What is needed —
Do these three statements agree with the text on the benefits of blogging? Answer yes or no for each, and quote the words from the text that decide it.
1. The author plans to publish three posts about blogging during January.
2. The post examines the pros and cons of centralized social media in depth.
3. According to the post, creating a blog is easier than creating a profile on a social media platform.

Extracted text —
======

The Benefits of Blogging
As part of the Bring Back Blogging campaign, during the month of January I will be publishing three posts about blogging. Be sure to check out the Bring Back Blogging homepage for more information about the campaign and links to other participating bloggers.
Blogs were the 'it' thing in the late 90's and early 2000's. Then came the introduction of centralized social media websites like Facebook and Twitter. When these sites took-off, many people abandoned their blogs and personal websites for the uniformity and ease of a centralized service with a rapidly growing user base. Eventually, blogging culture as we knew it disappeared to the far corners of the internet, kept alive by small groups of enthusiasts and believers in the form.
Internet culture changed with the creation and proliferation of centralized social media and microblogging, and during this era our online values changed as well. Where many bloggers in the past created for creation's sake, the ad-driven revenue models of new social media sites drove creators to create for the purposes of virality, “likes”, and “shares”.
I want to avoid diving too far into the murky waters of the pros and cons of centralized social media in this post. Rather, I would like to focus on some of the benefits of bringing blogging culture back into the mainstream.
A Personal Place on the Internet
When you start a blog, you're effectively staking a claim to your own little corner of the internet. In this little virtual plot of cyberspace, you're free to express yourself how you'd like.
When we publish our thoughts and express ourselves on centralized social media platforms, we're merely “renting” space on the internet from large corporations. You are confined by the rules and restrictions of the platform, and at a moment's notice you can be unceremoniously “evicted”. When you build your personal space on a social media platform, you are at the mercy of an entity that sees your presence on their platform as a revenue generator and not as an individual.
Creating your own blog or website may be more difficult than creating a profile on a social media platform, but the end result is a significantly more personalized space that you can claim as your own.

======

Dataset records —
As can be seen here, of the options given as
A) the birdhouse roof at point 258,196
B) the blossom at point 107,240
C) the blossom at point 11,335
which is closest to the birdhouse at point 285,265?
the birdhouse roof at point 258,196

======

Result of this task —
1. Yes: "during the month of January I will be publishing three posts about blogging"
2. No: "I want to avoid diving too far into the murky waters of the pros and cons of centralized social media in this post."
3. No: "Creating your own blog or website may be more difficult than creating a profile on a social media platform"